Des scientifiques de l’Institut national des normes et de la technologie ont collaboré avec la National Gallery of Art et d’autres institutions pour étudier la détérioration d’une peinture à l’huile intitulée Gitane à la mandoline (vers 1870), par le paysagiste et portraitiste français du XIXe siècle Jean-Baptiste-Camille Corot. Les chercheurs ont utilisé trois techniques complémentaires pour analyser des échantillons de peinture sous lumière infrarouge afin de déterminer la composition des savons carboxylates métalliques nocifs qui s’étaient formés sur la couche supérieure de peinture, selon un article récent publié dans la revue Analytical Chemistry.
« La peinture avait quelques problèmes que les restaurateurs d’art ont soulignés », a déclaré Andrea Centrone, co-auteur et chercheuse au NIST. « Il comporte 13 couches, dont beaucoup sont dues à des restaurations survenues longtemps après la réalisation de la peinture, et à tout le moins, la couche supérieure se dégradait. Ils voulaient redonner à la peinture son aspect d’origine et découvrir ce qui se passait au niveau microscopique sur la couche supérieure de la peinture, et c’est là que nous avons commencé à aider. »

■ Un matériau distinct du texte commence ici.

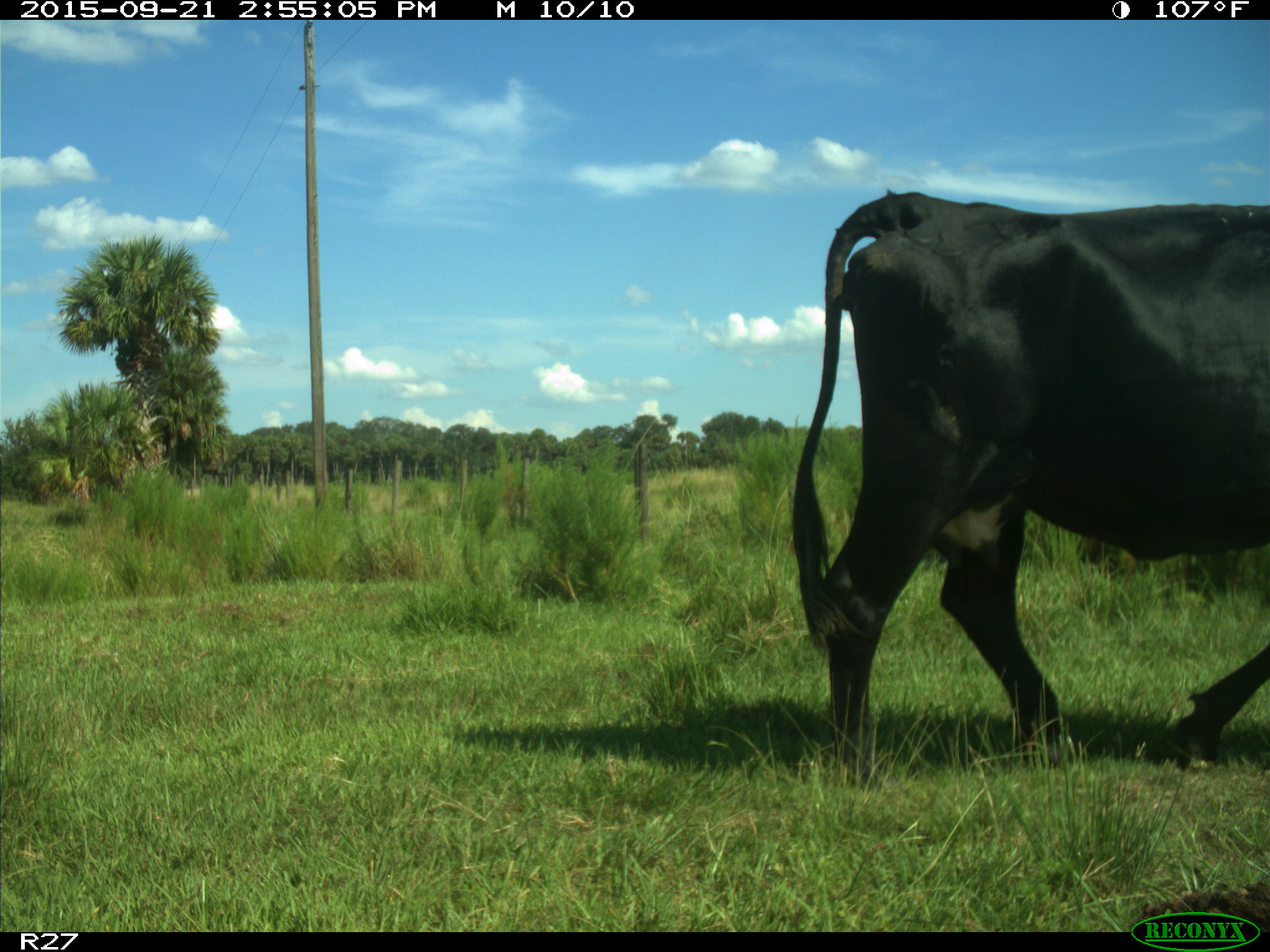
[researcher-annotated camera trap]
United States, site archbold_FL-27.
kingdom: Animalia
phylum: Chordata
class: Mammalia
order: Artiodactyla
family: Bovidae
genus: Bos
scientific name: Bos taurus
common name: domestic cow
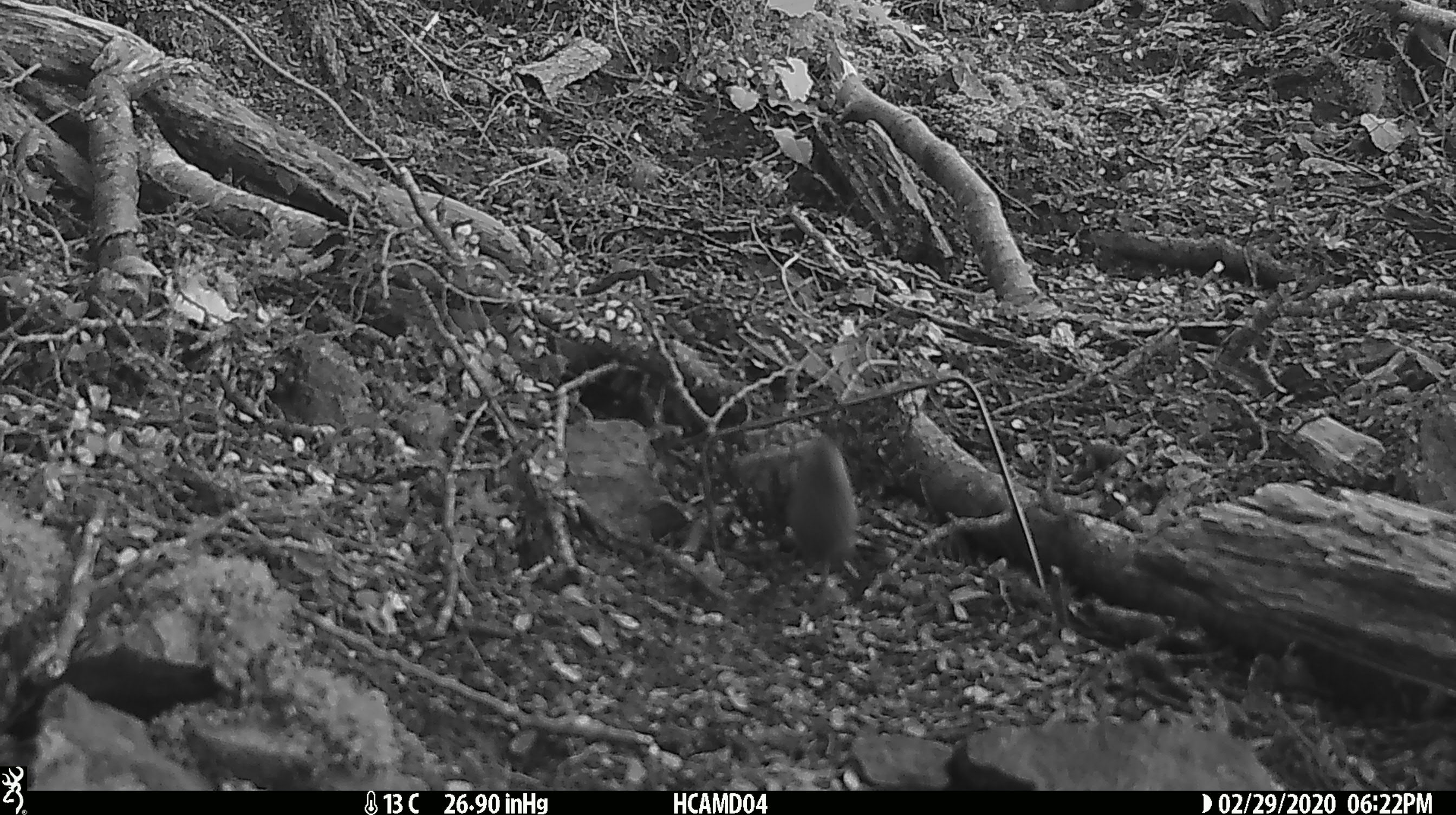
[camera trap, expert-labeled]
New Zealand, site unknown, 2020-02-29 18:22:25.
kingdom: Animalia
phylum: Chordata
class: Mammalia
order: Rodentia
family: Muridae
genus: Mus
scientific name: Mus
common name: mouse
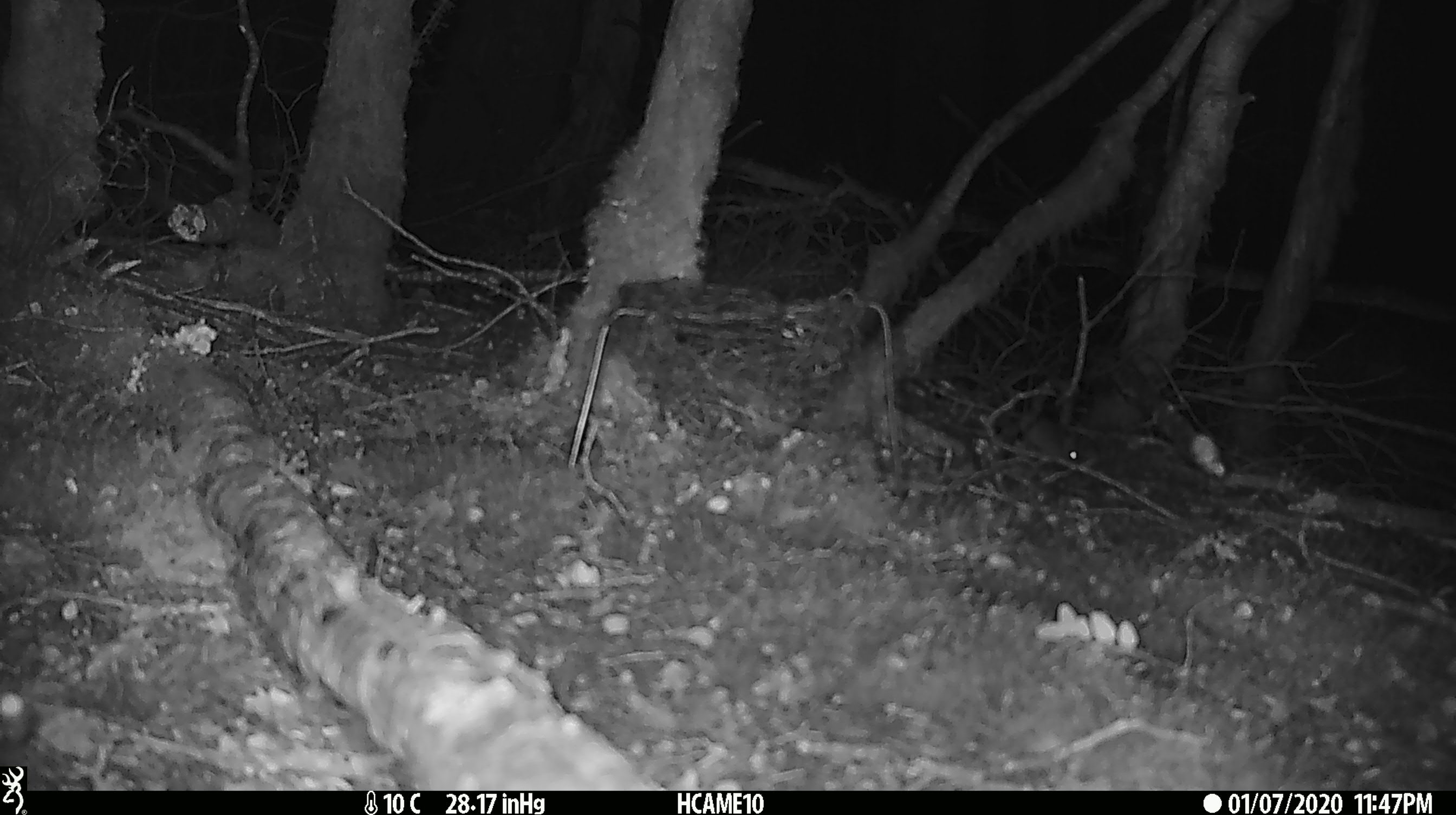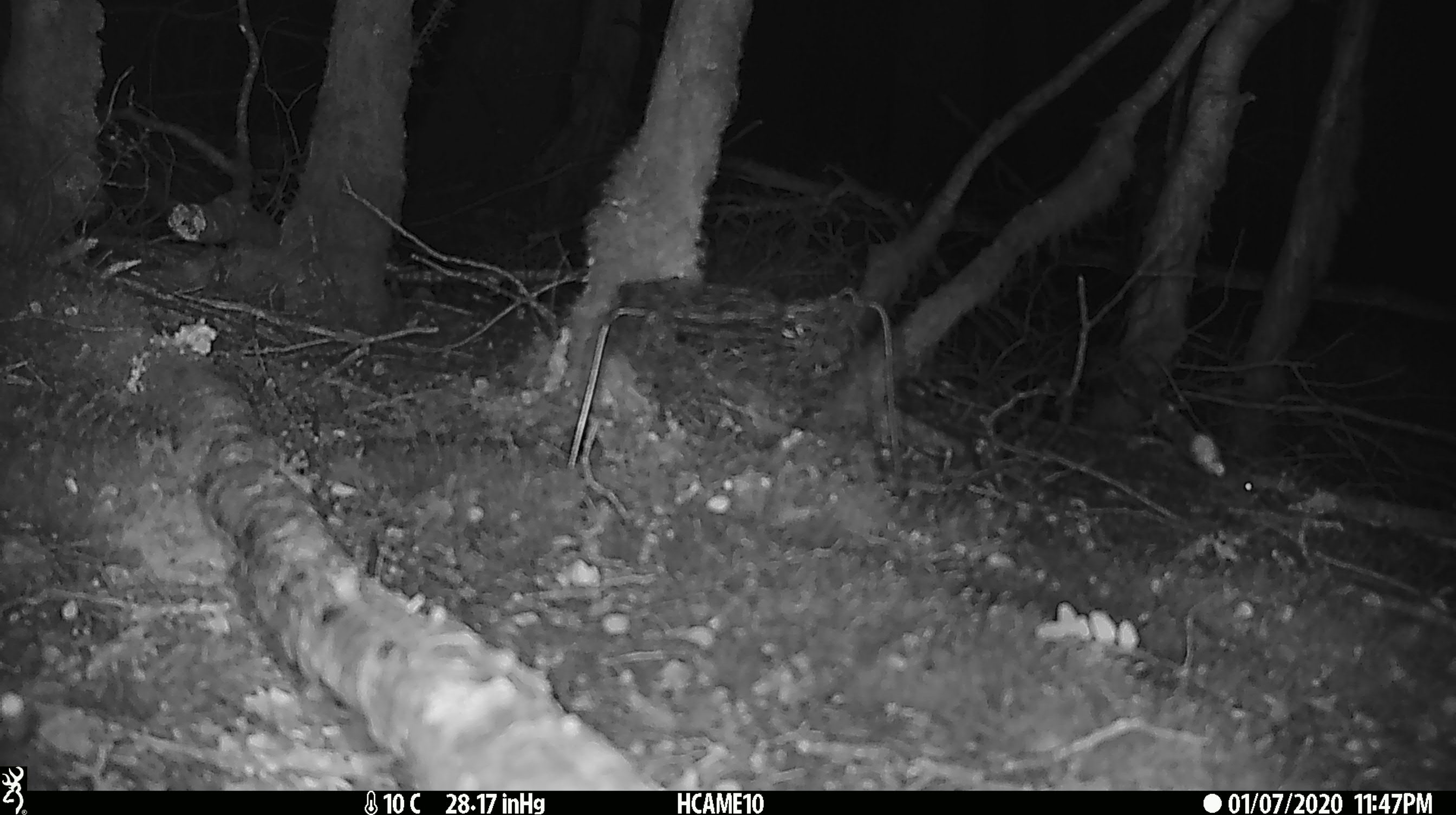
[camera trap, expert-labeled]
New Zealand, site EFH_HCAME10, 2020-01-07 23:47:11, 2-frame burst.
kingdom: Animalia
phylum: Chordata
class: Mammalia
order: Rodentia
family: Muridae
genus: Mus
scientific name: Mus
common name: mouse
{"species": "mouse (Mus)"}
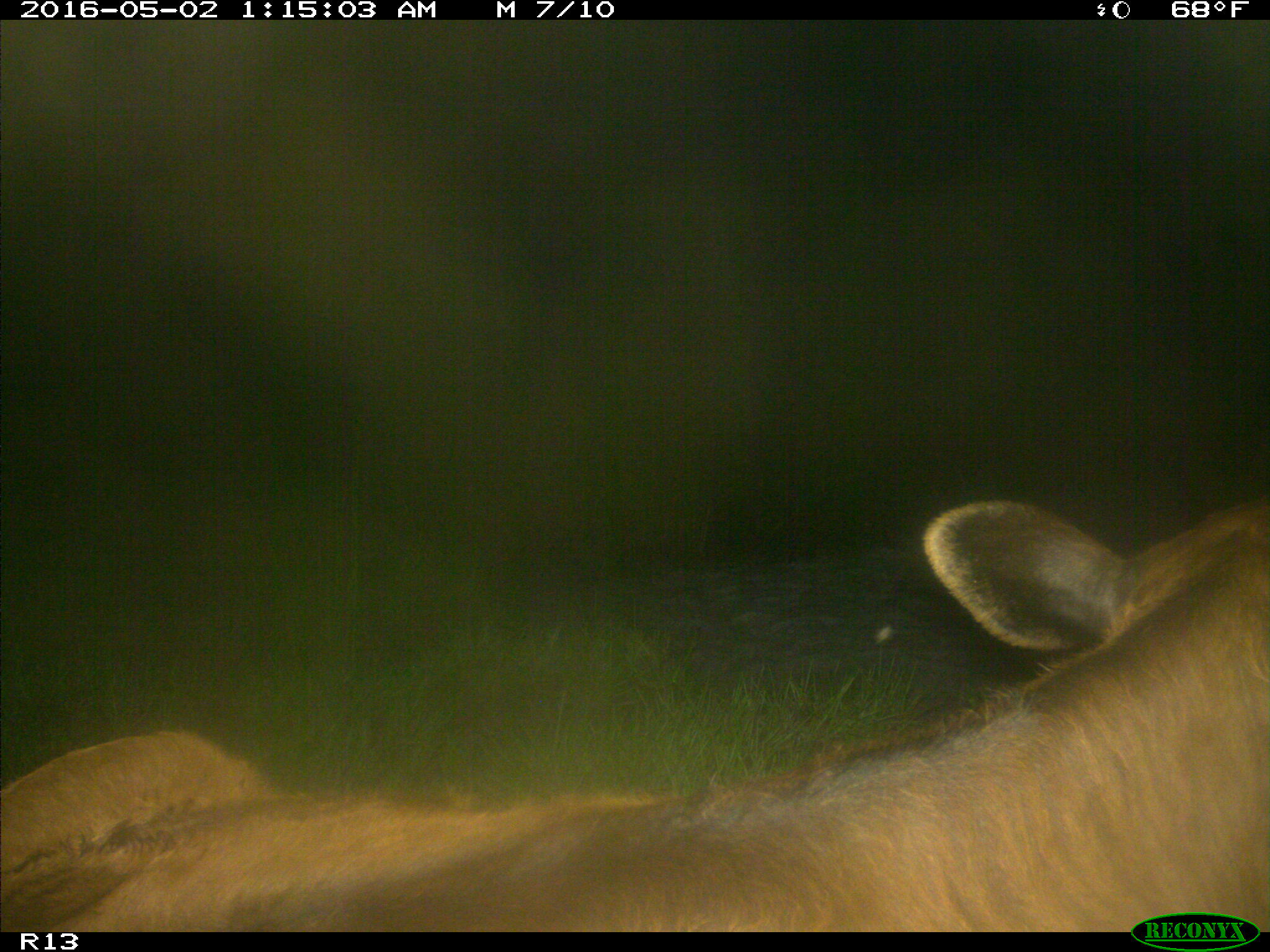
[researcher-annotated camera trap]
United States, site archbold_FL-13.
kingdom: Animalia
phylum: Chordata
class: Mammalia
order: Artiodactyla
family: Bovidae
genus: Bos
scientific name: Bos taurus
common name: domestic cow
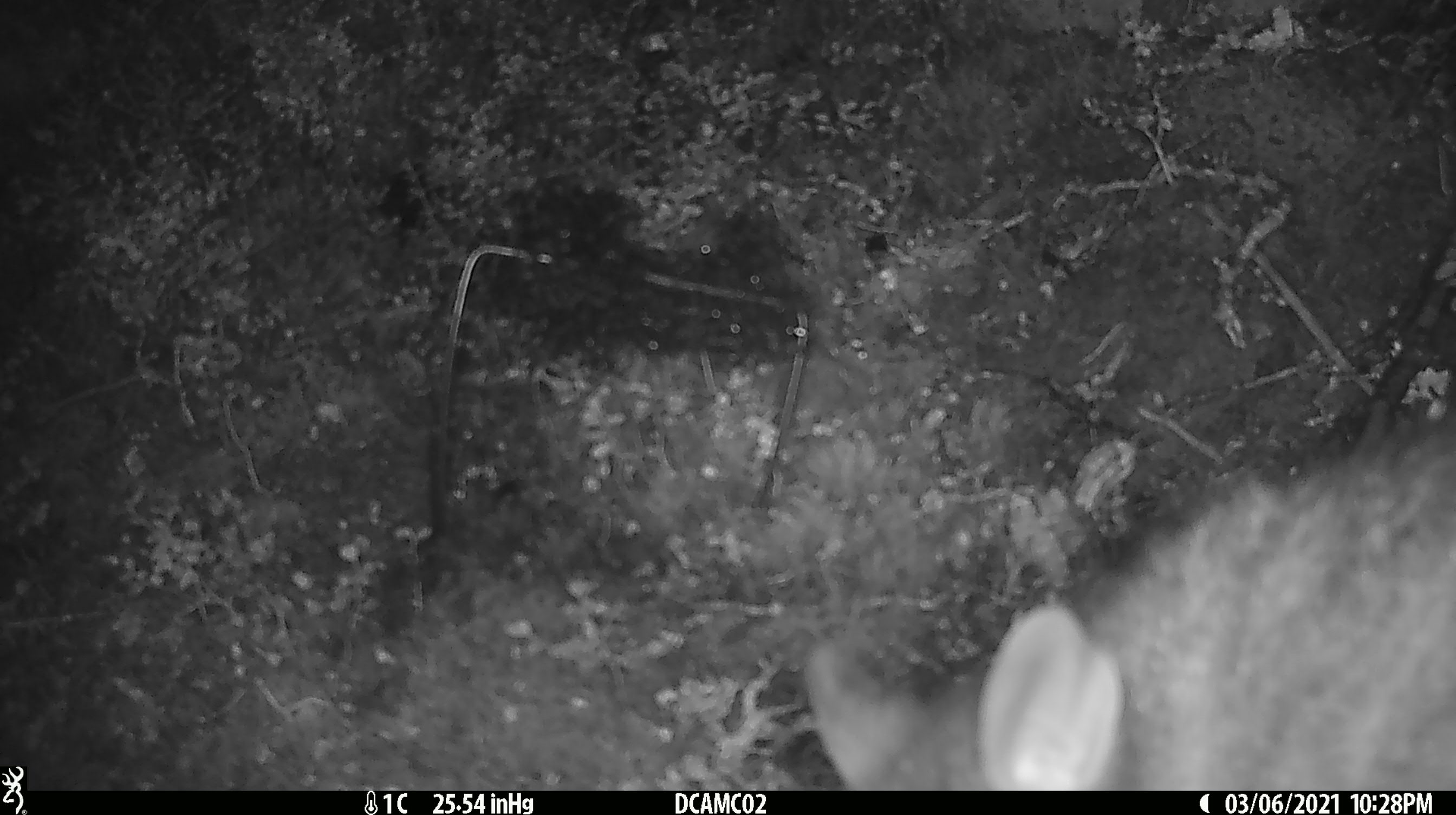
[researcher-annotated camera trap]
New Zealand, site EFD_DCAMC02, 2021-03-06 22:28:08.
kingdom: Animalia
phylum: Chordata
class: Mammalia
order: Diprotodontia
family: Phalangeridae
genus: Trichosurus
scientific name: Trichosurus vulpecula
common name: common brushtail possum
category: possum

En 2019, nous avons signalé combien de peintures à l’huile du musée Georgia O’Keeffe à Santa Fe, au Nouveau-Mexique, avaient développé de minuscules cloques de la taille d’une épingle, presque comme de l’acné, pendant des décennies. Les défenseurs de l’environnement et les universitaires ont d’abord supposé que les imperfections étaient des grains de sable piégés dans la peinture. Mais ensuite, les saillies ont grandi, se sont propagées et ont commencé à s’écailler, ce qui a suscité une inquiétude croissante. Certaines peintures ont des saillies plus prononcées que d’autres, mais même lorsque les restaurateurs ont restauré les toiles les plus endommagées, les boutons (ou « acné de l’art ») sont revenus.
Les chimistes ont conclu que les cloques sont en fait des savons de carboxylate métallique, résultat d’une réaction chimique entre les ions métalliques des pigments de plomb et de zinc et les acides gras du liant utilisé dans la peinture. Les savons commencent à s’agglutiner pour former des cloques et migrer à travers le film de peinture. « Ils peuvent former des exsudats à la surface, qui obscurcissent la peinture elle-même, créant un film insoluble ou un effet de transparence, vous pouvez donc regarder à travers ces couches, ce qui n’était pas l’intention de l’artiste », a déclaré Marc Walton de la Northwestern University à Ars. en 2019.
Cette « maladie de la peinture » ne se limite pas à O’Keeffe œuvre. Les restaurateurs ont constaté une détérioration similaire dans les chefs-d’œuvre à base d’huile à toutes les époques, y compris dans les œuvres de Rembrandt. Par exemple, le Metropolitan Museum of Art de New York a un projet en cours pour déterminer les causes et les mécanismes des formations de savon métallique sur les peintures à l’huile traditionnelles ; il collabore avec des scientifiques du Brookhaven National Laboratory pour analyser des échantillons à l’aide de la spectroscopie par résonance magnétique nucléaire et de méthodes de rayons X basées sur le synchrotron. (Ces derniers en particulier sont devenus presque omniprésents dans l’analyse scientifique de l’art et des artefacts archéologiques.)
« La peinture à l’huile peut durer des siècles, mais elle n’est pas inerte », ont écrit Centrone et ses co-auteurs dans leur article. « Les œuvres d’art réalisées avec des peintures à l’huile se composent de plusieurs couches, chacune ayant des fonctions spécifiques, telles que l’adhérence au substrat (couche de fond), les couches picturales, la saturation des couleurs et la protection de l’environnement (couche de vernis). Comprendre la composition détaillée des œuvres de L’art est un défi analytique difficile car les films de peinture sont constitués d’hétérogénéités évoluant lentement à des échelles micro et nano. »
L’équipe du NIST a utilisé un scalpel chirurgical pour gratter un petit échantillon d’une partie de la peinture qui s’était déjà dégradée et a découvert que la peinture contenait de l’huile séchée, du vert cobalt et des pigments blancs au plomb, en plus des savons métalliques. Ils ont examiné de plus près les savons à l’aide de la microscopie infrarouge – idéale pour surveiller les changements de composition de la peinture sur de grandes surfaces – pour obtenir une empreinte chimique, mais ils n’ont pas été en mesure d’identifier des types spécifiques de savons avec cette méthode.